林田氏 企画の概要を最初に聞いたとき、「面白い」という気持ちと、「どうやって社内を説得しようか」という気持ちがせめぎ合いました(笑)。テレビCMに通常の15秒や30秒ではなく180秒のバージョンも必要という話でしたし、予算も余分にかかる。ただ、正親さんが提示してくれた内容には、こちらから依頼した要望にすべて答えてありました。今までと全く違う切り口で、お客様と共有型のキャンペーンでもある。トップブランドであり続けるために大胆な挑戦をすべきだ、と判断してゴーサインを出しました。

ブランドと顧客との楽しい絆をどう描くか

林田昌也氏 林田昌也氏

正親氏 第1弾は、「夢」を決めるまでがいちばん大変でした。まず、「普通の人々が持つ夢」を探すため、ウェブの調査網を活用しました。対象は3万5千人。映像化したら面白そうな夢を持った人を30人程度にしぼり、インタビューに応じてくれた方は十数人。この中に、「プロレスラーになって長州力と対戦したい。」という夢を持った寺島力さんがいました。第1弾に登場していただいた方です。20歳くらいまで本気でプロレスラーになりたいと思っていた方で、奥さんも協力的で、お話を聞けば聞くほど、「この人しかいない」と思いました。
  僕はあまりプロレスには詳しくなかったのですが、当社内からは「長州力さんに出ていただいたら、すごいことだよ」「撮影なら、いいタイミングで全日本プロレスのファン感謝デーがあるよ」などという情報も入ってきました。全日本プロレスに打診したところ、非常に協力的で、「ファン感謝デー」での撮影をOKしてくださいました。
  振り返ると、寺島さんも全日本プロレスの方々もいい人ばかりで、長州力さんもすばらしい方でした。無理なお願いが多かったと思いますが、いろいろと心を配ってくださり、制作班一同、感謝の連続でした。

林田氏 長州さんと酒席を囲んだそうですね(笑)。

正親氏 はい。長州さんの周囲では、お酒を飲むことを「馬力をつける」と言うそうですが(笑)、撮影前に制作にかける思いを聞いていただきました。そうした心の交流も、少なからず本番の成功につながったのではないかと思っています。
  ちなみに、寺島さんが本番に備えて練習する風景は、当初はCM映像に入れるつもりはありませんでした。「楽しく酔える」イメージが大切で、努力や感動を打ち出す必要性を感じていなかったのです。ただ、プロセスは撮っておきたいと思い、寺島さんに密着するメイキングの演出家をつけました。
  また、本番撮影にあたって林田さんに感謝していることがあるんです。「飲むシーンを映してほしい」「商品の中身を見せてほしい」といった注文を一切されませんでした。意外であると同時に、企画への理解の深さを感じました。
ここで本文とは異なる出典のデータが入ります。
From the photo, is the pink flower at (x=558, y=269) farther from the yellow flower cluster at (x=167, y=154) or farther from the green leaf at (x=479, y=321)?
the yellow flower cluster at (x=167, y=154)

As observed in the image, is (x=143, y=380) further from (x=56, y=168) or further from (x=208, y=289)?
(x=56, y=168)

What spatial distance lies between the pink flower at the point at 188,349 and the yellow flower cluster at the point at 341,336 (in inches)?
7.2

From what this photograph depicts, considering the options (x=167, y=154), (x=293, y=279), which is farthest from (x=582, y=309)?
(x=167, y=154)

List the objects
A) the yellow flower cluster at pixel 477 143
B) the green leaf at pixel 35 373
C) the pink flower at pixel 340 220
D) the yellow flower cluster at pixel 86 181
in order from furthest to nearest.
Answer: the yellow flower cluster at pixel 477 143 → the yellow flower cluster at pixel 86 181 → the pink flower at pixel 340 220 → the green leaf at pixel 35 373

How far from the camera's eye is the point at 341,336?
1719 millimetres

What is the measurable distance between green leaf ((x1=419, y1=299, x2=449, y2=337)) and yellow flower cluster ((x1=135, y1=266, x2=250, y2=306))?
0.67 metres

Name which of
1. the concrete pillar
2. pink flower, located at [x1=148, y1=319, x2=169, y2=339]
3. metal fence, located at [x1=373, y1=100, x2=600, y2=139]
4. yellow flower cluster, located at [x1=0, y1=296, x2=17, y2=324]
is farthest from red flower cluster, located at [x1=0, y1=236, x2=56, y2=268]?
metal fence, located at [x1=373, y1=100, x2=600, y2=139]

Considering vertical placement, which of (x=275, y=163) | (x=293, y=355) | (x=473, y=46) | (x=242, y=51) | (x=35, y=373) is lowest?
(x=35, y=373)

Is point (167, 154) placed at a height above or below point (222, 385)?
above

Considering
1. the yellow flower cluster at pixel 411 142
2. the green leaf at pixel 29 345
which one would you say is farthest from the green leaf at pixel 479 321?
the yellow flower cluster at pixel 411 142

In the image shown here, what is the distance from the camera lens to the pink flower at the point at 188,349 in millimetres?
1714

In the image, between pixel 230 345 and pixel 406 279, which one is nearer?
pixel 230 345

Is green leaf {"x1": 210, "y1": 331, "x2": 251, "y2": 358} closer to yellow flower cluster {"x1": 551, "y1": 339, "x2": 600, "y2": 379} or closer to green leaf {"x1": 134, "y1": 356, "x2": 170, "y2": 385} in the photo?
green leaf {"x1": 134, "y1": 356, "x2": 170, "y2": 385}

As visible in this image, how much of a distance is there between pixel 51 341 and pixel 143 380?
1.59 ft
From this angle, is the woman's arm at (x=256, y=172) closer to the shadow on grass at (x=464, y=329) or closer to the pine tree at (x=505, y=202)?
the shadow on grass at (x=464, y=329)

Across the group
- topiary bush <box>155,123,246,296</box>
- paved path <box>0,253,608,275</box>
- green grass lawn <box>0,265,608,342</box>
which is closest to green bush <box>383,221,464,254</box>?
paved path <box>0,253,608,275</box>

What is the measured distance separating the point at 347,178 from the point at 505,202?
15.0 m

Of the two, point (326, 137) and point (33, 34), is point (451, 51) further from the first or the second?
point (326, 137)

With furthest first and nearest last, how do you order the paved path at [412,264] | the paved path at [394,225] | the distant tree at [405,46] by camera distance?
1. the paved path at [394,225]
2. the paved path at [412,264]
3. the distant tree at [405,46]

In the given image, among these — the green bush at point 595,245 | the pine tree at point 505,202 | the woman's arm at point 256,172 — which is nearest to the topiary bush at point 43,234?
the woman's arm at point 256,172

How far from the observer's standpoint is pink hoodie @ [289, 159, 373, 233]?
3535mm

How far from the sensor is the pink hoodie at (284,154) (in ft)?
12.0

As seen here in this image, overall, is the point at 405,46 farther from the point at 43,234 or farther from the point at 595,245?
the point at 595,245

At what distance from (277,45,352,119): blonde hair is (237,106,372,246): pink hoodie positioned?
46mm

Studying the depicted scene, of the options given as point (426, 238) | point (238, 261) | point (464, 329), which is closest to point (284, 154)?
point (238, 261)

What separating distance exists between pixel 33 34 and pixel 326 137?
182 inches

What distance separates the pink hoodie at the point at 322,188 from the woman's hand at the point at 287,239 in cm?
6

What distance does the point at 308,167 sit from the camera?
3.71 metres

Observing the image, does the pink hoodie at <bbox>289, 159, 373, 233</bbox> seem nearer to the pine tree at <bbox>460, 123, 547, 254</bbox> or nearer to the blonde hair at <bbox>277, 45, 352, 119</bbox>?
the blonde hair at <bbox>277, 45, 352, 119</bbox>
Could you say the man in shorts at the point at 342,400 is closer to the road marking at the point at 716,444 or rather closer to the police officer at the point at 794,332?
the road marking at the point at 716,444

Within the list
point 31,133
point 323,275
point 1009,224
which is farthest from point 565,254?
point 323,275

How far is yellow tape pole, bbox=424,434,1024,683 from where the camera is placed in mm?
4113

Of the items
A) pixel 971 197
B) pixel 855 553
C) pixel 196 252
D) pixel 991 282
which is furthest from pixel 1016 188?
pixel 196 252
林田氏 その姿勢は、今回に限ったことではありません。飲んでいるシーンをただ見せて、「ああ、おいしい!」というだけでは、それこそ一方通行の広告になってしまいます。商品がどう見えるかではなく、ブランドと飲む人との楽しい絆をどう描くかに重点を置くべきだと考えていました。結果的に第1弾の反響はとても大きく、正親さんは狙っていなかったかもしれませんが、「感動した」「泣けた」という声もたくさん届きました。その勢いを引き継ぎ、第2弾を3月1日から開始しました。
  第1弾と同様、「応援したくなる方」をいかに探すかが、このキャンペーンのカギとなると思っていました。また、いろいろな方との双方向コミュニケーションを実現するため、今度は女性の「夢追い人」がいいと考えました。

正親 篤氏 正親 篤氏

正親氏 何もかもがうまくハマった第1弾の奇跡が再度起こるかと内心ハラハラしていましたが、「もう一度バンドを組んでステージで演奏したい!」という夢を持つ延真知子(のぶまちこ)さんを発見して、ほっとしました。THE ALFEEという強力な助っ人を得られたのも幸いでした。
  夢をかなえるライブは、中野サンプラザで開催しました。「MACHIKO BAND WITH THE ALFEE」というポスターもつくり、延さんとバンド仲間がライブ会場にピンクのバスで乗り付けるなど、第1弾にない趣向も用意しました。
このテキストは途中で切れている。